Au-delà de la performance technique, swiss 6022 réinvente la place de l'IA dans l'entreprise. "Pour nous, les agents IA sont des assets. On crée des NFTs pour chaque agent, qui peuvent apparaître au bilan comptable. En 2025, certains de nos clients afficheront leurs IA comme de véritables actifs". Cette démarche décentralisée est rendue possible grâce à la blockchain, garantissant propriété, identité et persistance des agents.

Et demain ? Arnaud ne cache pas ses ambitions : "Si je me clone, que je renonce à la propriété de ce clone, et qu'il parvient à vivre de manière autonome, alors on a créé une forme de vie éternelle numérique". Cette vision, proche de la science-fiction, s'ancre dans une recherche appliquée, nourrie de partenariats avec LibertAI ou kirha .
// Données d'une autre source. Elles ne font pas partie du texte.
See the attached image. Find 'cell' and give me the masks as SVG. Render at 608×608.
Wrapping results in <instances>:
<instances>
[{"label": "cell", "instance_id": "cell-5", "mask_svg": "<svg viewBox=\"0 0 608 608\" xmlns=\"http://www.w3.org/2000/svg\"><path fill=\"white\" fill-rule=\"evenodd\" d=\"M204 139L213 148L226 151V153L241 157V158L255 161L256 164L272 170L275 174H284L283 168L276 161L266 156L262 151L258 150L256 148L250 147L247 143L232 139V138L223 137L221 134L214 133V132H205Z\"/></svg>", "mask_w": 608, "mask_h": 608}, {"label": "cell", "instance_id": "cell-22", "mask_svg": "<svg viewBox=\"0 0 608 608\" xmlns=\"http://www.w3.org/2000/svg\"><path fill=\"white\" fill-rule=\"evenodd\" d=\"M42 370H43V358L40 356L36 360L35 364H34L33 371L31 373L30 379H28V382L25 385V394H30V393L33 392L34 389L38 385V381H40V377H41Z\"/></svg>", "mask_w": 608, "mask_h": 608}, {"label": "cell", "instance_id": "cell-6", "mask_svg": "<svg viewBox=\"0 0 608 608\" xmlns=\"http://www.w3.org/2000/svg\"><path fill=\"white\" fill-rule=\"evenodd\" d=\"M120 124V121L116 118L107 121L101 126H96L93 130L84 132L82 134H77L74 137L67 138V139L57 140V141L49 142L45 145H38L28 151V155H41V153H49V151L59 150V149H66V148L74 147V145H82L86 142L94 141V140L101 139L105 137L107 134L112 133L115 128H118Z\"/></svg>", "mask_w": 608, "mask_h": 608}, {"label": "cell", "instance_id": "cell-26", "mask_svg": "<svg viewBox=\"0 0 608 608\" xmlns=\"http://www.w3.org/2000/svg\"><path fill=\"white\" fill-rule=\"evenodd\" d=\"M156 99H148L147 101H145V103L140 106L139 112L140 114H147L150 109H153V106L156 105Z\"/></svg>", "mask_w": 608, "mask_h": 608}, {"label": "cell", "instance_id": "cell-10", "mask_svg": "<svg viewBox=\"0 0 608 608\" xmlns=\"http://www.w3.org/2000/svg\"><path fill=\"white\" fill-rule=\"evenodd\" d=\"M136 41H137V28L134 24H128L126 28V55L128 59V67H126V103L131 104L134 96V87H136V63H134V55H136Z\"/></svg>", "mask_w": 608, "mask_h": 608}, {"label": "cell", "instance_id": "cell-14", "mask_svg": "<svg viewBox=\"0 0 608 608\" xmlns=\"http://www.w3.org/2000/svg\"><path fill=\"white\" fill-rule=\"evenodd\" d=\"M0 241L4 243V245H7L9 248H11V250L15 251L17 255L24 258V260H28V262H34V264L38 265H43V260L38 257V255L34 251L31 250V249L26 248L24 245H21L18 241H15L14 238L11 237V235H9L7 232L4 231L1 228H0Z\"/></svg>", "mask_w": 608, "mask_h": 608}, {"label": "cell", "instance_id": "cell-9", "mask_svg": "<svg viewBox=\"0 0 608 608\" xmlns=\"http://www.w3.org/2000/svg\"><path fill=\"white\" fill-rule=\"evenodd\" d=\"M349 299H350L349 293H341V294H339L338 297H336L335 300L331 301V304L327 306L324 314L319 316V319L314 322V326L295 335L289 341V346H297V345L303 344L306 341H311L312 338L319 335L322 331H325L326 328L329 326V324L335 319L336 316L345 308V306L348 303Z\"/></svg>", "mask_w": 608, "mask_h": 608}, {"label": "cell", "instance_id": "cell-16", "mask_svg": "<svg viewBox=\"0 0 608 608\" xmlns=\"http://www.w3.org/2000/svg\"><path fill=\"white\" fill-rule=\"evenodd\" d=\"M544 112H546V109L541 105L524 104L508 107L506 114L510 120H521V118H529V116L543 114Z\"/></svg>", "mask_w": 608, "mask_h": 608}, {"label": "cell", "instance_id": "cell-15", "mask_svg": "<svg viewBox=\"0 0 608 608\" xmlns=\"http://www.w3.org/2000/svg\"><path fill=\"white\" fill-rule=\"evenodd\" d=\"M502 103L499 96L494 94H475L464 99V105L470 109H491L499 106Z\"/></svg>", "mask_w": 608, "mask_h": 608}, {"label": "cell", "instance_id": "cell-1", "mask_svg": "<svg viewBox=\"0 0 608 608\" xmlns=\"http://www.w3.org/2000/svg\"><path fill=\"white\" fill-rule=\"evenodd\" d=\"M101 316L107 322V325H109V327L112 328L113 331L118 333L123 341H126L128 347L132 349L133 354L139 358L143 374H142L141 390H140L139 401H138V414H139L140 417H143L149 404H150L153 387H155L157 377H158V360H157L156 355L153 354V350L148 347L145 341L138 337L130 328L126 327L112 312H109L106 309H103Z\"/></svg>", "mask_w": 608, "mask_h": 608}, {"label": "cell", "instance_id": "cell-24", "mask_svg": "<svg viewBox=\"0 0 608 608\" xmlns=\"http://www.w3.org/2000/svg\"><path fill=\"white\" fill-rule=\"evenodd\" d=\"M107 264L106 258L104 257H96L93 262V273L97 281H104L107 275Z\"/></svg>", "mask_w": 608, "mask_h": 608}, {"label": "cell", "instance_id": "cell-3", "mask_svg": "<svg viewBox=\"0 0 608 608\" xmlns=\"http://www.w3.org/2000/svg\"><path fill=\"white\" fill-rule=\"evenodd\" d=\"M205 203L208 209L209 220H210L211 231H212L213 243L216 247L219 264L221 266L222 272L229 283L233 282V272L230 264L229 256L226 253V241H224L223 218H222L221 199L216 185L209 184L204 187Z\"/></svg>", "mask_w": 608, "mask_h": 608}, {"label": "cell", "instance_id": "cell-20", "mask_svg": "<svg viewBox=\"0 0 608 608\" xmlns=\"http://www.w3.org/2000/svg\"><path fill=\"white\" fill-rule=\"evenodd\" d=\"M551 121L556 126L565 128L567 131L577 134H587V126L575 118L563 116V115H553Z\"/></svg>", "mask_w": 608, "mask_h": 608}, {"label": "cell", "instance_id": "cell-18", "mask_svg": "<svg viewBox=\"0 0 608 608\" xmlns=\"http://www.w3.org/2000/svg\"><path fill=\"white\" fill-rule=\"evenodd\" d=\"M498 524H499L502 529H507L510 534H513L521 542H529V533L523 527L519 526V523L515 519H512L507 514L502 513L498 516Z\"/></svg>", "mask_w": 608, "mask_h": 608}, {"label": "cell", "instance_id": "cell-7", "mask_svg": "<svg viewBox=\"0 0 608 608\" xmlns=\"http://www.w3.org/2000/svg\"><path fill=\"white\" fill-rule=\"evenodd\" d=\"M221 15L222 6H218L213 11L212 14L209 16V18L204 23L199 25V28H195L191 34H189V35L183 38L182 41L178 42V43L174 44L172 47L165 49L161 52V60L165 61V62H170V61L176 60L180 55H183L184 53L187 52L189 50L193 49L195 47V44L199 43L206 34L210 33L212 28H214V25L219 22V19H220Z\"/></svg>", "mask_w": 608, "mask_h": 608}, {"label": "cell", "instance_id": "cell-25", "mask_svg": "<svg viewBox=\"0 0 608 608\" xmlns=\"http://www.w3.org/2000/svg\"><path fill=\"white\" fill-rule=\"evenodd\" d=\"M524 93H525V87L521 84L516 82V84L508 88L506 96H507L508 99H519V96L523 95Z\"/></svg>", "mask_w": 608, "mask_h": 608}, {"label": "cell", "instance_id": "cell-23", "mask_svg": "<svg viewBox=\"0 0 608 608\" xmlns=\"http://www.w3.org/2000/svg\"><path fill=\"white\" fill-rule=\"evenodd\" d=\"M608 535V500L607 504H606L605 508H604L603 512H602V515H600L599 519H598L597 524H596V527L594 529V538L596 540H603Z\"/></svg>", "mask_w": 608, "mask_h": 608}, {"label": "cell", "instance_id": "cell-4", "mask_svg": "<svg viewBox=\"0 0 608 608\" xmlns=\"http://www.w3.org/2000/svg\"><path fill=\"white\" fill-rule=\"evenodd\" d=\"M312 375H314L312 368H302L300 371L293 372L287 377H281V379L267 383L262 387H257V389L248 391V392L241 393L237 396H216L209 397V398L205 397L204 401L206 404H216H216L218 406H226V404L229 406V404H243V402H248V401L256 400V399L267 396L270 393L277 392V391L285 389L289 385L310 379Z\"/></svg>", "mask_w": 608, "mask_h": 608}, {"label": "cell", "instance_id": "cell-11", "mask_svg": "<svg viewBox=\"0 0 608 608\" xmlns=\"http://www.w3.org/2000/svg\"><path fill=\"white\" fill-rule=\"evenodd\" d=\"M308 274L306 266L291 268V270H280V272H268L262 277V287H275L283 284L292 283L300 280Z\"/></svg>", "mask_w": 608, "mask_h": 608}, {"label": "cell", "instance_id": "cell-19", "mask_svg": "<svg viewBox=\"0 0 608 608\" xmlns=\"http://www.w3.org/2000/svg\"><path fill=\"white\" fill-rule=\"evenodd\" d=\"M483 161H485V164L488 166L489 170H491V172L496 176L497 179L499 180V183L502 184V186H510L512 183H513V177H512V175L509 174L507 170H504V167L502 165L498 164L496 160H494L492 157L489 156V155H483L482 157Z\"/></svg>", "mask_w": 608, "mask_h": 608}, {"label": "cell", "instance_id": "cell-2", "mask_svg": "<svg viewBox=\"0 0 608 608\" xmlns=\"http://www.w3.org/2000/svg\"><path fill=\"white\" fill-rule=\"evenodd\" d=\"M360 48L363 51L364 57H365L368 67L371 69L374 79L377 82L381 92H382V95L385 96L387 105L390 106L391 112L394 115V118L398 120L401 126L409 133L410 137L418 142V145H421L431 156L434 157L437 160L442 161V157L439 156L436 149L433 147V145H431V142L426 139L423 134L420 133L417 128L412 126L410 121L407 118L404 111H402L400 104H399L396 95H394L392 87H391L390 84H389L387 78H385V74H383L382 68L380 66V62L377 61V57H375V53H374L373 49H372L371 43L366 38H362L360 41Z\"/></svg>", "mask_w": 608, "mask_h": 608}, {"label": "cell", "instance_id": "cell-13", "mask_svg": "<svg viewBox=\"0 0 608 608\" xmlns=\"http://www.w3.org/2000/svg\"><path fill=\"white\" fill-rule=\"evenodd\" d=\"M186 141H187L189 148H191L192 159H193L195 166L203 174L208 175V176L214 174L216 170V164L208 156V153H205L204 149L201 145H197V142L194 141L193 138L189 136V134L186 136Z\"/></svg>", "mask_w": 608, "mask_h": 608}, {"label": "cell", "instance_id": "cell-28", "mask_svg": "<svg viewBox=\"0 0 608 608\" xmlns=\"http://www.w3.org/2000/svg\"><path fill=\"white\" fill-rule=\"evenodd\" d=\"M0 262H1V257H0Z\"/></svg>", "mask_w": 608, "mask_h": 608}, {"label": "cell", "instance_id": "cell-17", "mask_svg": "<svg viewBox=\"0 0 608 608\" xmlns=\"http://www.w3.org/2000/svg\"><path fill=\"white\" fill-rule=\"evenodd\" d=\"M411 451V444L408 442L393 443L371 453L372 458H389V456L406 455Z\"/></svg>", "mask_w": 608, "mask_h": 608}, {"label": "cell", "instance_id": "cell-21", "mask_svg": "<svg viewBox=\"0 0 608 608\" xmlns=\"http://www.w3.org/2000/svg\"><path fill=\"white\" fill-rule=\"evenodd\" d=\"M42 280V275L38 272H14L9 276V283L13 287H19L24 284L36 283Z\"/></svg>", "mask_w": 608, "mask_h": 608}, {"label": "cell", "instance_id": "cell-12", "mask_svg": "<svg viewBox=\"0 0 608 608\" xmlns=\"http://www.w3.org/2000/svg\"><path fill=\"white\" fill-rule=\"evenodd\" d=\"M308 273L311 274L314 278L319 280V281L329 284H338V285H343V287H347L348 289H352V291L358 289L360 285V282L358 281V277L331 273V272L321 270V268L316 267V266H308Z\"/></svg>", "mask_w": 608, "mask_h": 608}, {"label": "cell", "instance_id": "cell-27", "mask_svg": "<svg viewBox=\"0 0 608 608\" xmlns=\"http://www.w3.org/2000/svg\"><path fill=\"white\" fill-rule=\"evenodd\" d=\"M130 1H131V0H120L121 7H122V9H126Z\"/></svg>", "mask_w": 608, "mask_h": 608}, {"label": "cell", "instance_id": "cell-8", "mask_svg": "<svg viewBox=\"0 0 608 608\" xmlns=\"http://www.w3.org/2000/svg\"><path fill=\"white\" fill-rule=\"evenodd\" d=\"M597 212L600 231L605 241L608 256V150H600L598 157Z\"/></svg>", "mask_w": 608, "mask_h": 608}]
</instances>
■ Réconcilier IA générative et intelligence collective

L'un des apports majeurs d'Arnaud Vincent est d'avoir réconcilié les deux grandes voies de l'IA : "Plutôt que d'opposer cerveau artificiel et vie artificielle, on a mis de l'IA générative dans le cerveau des  fourmis. Et ça a très très bien marché". Chaque agent peut choisir son "cerveau" - GPT, Claude, Grok - selon la tâche à accomplir, optimisant ainsi coûts, pertinence et performance. Mieux, en utilisant LibertAI les agents peuvent travailler avec des architectures décentralisées au sein “d’enclaves matérielles” et payer pour l’exécution de leur propre LLM en cherchant le meilleur rapport qualité/prix.

Une telle architecture redéfinit l'organisation des services : "On vit la révolution industrielle des services. Demain, on aura des collègues IA, des clones, et des agents totalement autonomes. Il faudra apprendre à travailler avec eux".

■ Une méta humanité à construire

Arnaud Vincent le reconnaît, son approche peut paraître déroutante. Mais c'est dans cette "folie raisonnée" que naissent les idées les plus transformatrices. "Les projets qui vont loin sont ceux qui paraissent les plus saugrenus au départ. Il faut oser l'insolence. Être révolutionnaire implique une part de solitude et d’originalité".

Son objectif pour fin 2025 ? Proposer à chaque humain de créer un clone autonome pour accéder à une forme de “vie éternelle”... numérique pour commencer ! Une ambition à la hauteur de sa démarche : faire émerger une véritable “méta-humanité”, où l'IA nous permet d’accéder à un nouveau niveau de conscience, mais une extension de notre capacité à penser, à créer et à exister.